Personal information
- Born: 15 November 1965 (age 60) Baku, Azerbaijan SSR, Soviet Union
- Height: 1.83 m (6 ft 0 in)
- Weight: 83 kg (183 lb)

Fencing career
- Sport: Fencing
- Weapon: Foil
- Hand: Right-handed
- Club: CSKA Moscow

Medal record
Men's foil fencing
Representing Soviet Union
Olympic Games
| Gold medal – first place | 1988 Seoul | Team foil |
World Championships
| Gold medal – first place | 1989 Denver | Team foil |
Representing Russia
Olympic Games
| Gold medal – first place | 1996 Atlanta | Team foil |
World Championships
| Silver medal – second place | 1995 The Hague | Team foil |

= Ilgar Mammadov (fencer) =

Russian fencer (born 1965)

Ilgar Yasharovich Mammadov (also spelled Mamedov, Ильгар Яшарович Мамедов, İlqar Yaşar oğlu Məmmədov; born 15 November 1965 in Baku, Azerbaijan SSR) is a Soviet and Russian of Azerbaijani origin who serves as President of the Russian Fencing Federation, and a former fencer . He is a two-time Olympic and one time world champion in team foil.

==Early life==

Mammadov graduated from the Baku State University.

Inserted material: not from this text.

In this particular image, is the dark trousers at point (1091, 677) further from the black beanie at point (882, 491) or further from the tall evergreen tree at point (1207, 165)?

He married World and European champion fencer Yelena Jemayeva. They live in Moscow and have two daughters: Milena and Ayla.

==Career==
===Fencer===
He competed in four Olympic Games in 1988–2000, Mammadov won two Olympic gold medals in the team foil competition, at the 1988 Summer Olympics in Seoul and at the 1996 Summer Olympics in Atlanta.

===Coach and referee===
After retiring from competition, Mammadov became a fencing master and referee. In 2008, he became the Russian representative to the Refereeing Commission of the International Fencing Federation (FIE). In 2013, he was inducted into the FIE's Hall of Fame.

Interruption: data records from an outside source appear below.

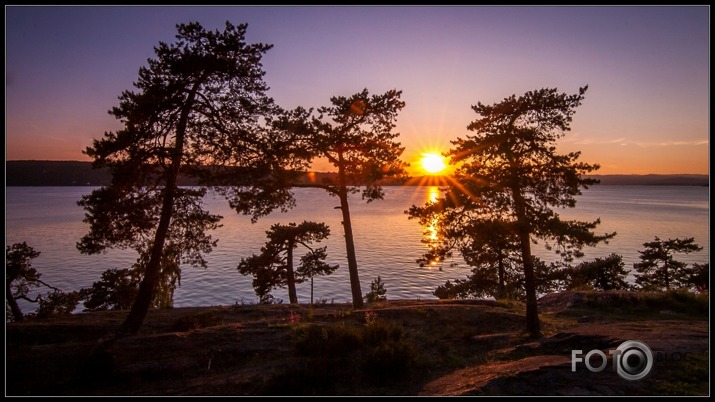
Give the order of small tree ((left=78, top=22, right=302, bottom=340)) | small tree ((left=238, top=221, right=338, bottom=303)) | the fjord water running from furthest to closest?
1. the fjord water
2. small tree ((left=238, top=221, right=338, bottom=303))
3. small tree ((left=78, top=22, right=302, bottom=340))

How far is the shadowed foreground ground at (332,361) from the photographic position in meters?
7.45

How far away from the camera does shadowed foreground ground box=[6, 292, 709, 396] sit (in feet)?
24.4

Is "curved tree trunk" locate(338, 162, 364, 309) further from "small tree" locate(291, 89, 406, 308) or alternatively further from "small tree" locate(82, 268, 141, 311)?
"small tree" locate(82, 268, 141, 311)

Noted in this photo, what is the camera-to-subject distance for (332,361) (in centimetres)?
958

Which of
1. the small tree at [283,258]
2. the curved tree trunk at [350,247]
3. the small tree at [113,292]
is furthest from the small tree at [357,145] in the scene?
the small tree at [113,292]

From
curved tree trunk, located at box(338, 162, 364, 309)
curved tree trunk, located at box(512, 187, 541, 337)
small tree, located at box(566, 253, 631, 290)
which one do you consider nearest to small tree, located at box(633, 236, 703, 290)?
small tree, located at box(566, 253, 631, 290)

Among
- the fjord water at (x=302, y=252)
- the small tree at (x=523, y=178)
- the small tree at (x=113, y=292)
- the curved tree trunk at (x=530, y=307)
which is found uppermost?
the small tree at (x=523, y=178)

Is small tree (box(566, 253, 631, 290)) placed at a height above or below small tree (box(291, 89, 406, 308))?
below

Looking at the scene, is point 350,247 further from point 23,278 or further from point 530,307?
point 23,278

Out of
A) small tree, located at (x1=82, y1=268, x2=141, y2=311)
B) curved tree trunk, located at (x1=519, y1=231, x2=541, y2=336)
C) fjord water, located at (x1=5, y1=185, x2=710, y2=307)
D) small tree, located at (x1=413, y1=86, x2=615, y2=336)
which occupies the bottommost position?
fjord water, located at (x1=5, y1=185, x2=710, y2=307)

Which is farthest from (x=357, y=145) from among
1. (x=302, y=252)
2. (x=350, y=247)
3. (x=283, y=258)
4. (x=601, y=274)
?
(x=302, y=252)

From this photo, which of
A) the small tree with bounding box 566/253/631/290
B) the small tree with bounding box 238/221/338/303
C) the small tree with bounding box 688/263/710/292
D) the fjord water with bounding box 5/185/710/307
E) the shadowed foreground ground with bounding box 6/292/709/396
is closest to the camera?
the shadowed foreground ground with bounding box 6/292/709/396

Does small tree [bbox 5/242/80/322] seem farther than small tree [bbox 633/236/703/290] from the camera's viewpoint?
No

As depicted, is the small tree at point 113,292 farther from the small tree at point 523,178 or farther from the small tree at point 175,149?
the small tree at point 523,178
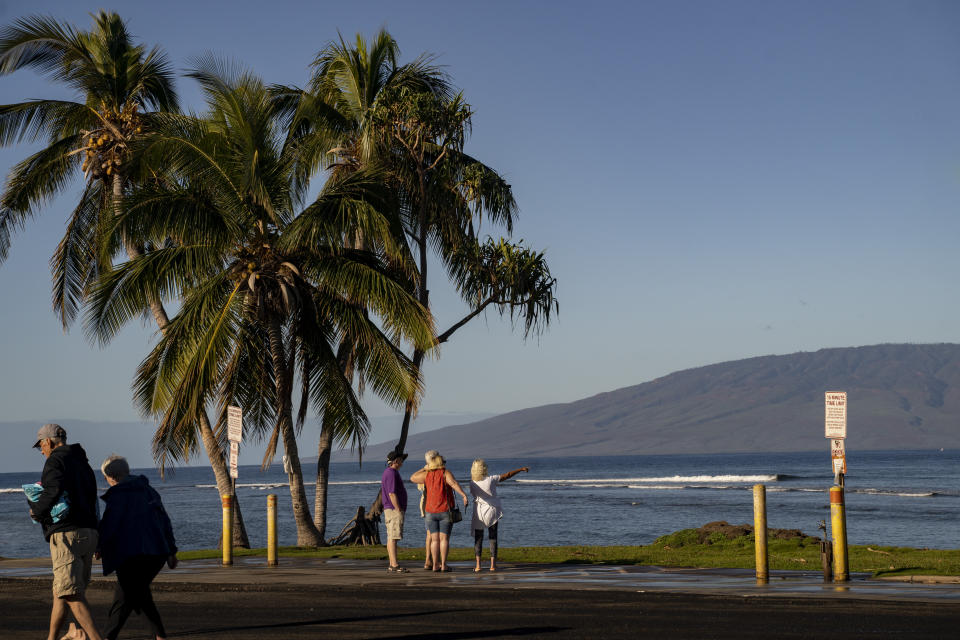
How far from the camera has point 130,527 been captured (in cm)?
901

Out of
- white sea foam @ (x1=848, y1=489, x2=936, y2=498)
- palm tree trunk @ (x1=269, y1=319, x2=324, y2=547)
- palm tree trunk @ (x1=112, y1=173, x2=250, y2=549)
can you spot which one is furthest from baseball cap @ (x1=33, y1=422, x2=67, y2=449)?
white sea foam @ (x1=848, y1=489, x2=936, y2=498)

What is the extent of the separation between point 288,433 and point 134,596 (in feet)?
42.2

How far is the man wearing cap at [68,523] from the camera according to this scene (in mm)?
8766

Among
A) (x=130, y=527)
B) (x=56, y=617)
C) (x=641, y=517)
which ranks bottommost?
(x=641, y=517)

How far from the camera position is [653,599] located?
12.0 m

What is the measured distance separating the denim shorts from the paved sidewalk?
63 cm

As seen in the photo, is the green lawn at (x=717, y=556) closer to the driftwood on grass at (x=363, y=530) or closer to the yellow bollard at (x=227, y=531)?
the driftwood on grass at (x=363, y=530)

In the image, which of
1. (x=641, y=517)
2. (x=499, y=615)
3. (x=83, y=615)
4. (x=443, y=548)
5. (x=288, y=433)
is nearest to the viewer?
(x=83, y=615)

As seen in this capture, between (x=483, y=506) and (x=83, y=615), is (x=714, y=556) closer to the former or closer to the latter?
(x=483, y=506)

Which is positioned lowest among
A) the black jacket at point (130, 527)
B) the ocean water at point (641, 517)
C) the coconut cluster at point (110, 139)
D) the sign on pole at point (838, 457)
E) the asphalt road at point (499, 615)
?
the ocean water at point (641, 517)

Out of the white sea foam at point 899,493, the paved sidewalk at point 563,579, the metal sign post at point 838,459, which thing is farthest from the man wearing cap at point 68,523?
the white sea foam at point 899,493

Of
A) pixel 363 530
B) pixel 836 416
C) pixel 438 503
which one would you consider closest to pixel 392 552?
pixel 438 503

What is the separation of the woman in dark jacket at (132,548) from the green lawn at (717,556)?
9963 mm

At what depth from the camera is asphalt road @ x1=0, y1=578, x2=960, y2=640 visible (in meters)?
9.55
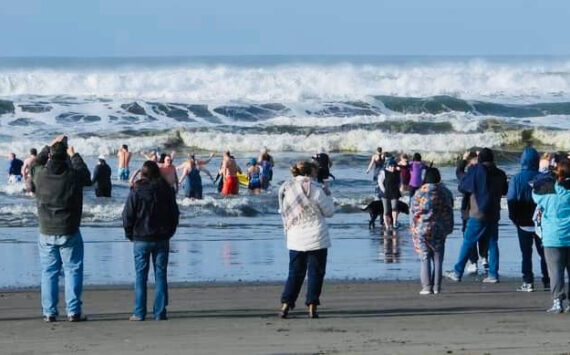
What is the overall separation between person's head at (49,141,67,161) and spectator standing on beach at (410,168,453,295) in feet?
12.5

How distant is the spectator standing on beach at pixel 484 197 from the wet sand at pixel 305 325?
0.58 m

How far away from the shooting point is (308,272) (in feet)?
37.9

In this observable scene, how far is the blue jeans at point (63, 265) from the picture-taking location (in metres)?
11.3

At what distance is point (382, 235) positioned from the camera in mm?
21688

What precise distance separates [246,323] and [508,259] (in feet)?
23.2

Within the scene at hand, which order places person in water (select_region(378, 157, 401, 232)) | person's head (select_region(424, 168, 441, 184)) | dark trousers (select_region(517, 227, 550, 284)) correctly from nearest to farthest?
person's head (select_region(424, 168, 441, 184)) → dark trousers (select_region(517, 227, 550, 284)) → person in water (select_region(378, 157, 401, 232))

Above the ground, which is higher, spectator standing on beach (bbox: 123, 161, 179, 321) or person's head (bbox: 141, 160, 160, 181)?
person's head (bbox: 141, 160, 160, 181)

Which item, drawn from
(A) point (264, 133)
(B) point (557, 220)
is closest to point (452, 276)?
(B) point (557, 220)

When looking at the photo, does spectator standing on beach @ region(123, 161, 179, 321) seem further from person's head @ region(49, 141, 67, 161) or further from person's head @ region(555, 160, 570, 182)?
person's head @ region(555, 160, 570, 182)

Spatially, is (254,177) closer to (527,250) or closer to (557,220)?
(527,250)

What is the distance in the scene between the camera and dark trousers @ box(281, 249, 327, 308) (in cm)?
1148

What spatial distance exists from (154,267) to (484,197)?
14.3ft

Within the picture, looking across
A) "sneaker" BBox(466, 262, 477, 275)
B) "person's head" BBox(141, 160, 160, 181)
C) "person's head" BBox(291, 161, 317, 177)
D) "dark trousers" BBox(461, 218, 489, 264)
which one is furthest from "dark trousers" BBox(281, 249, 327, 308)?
"sneaker" BBox(466, 262, 477, 275)

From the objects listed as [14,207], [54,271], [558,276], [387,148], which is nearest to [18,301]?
[54,271]
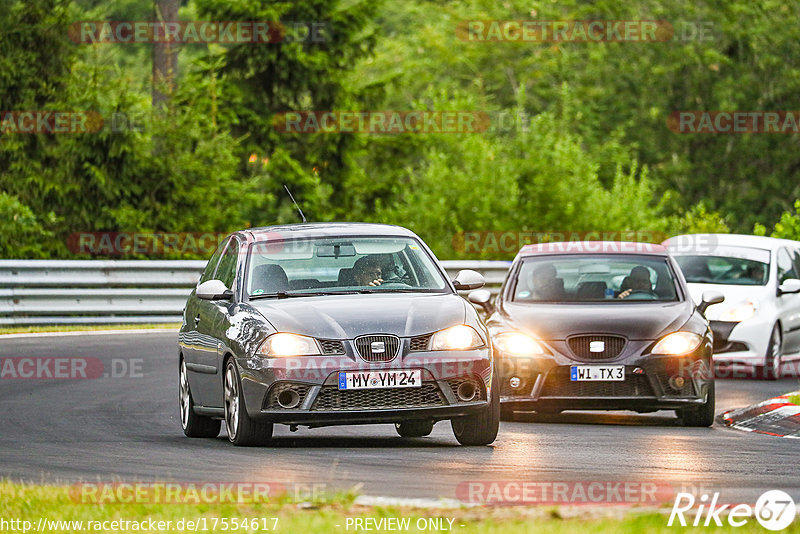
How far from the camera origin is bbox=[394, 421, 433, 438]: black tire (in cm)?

===Russian Fencing Federation president===
He was appointed director of fencing in the Russian Fencing Federation after Vladislav Pavlovich's resignation following the 2012 Summer Olympics. He serves as president of the Russian Fencing Federation

In 2023, Mammadov lashed out at the International Olympic Committee's (IOC) proposal to allow Russian athletes to enter international competition only if they satisfied two conditions, following their suspension a year earlier due to the Russian invasion of Ukraine, considering any restrictions unfair and humiliating. On 28 March 2023 the executive committee of the IOC recommended that the Russians be allowed to participate in a neutral status if the athletes: a) do not actively support the war; and b) are not members of Russian law enforcement or armed forces. He said that all of the country's leading fencers are in the Russian army or law enforcement agencies.

With these conditions of the IOC, there's no hope of going to the Paris Olympics. You need to sell your soul to the devil and go to Paris, or remain a normal person.

Even if the World Cup competitions are transferred from countries that refuse to organize tournaments [because of Russia's participation], we still will not be able to get to these places.

The conditions of our admission are such that they are simply unacceptable.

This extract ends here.